---------- Extrait de données

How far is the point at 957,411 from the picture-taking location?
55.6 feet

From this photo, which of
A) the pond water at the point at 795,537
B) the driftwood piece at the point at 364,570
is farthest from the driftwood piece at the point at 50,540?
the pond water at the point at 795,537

--------------------

→ **Description de tâche**: Reproduisez ces lignes à l'identique, en reprenant toutes les entrées de la première à la dernière.

→ **Solution proposée**:
How far is the point at 957,411 from the picture-taking location?
55.6 feet

From this photo, which of
A) the pond water at the point at 795,537
B) the driftwood piece at the point at 364,570
is farthest from the driftwood piece at the point at 50,540?
the pond water at the point at 795,537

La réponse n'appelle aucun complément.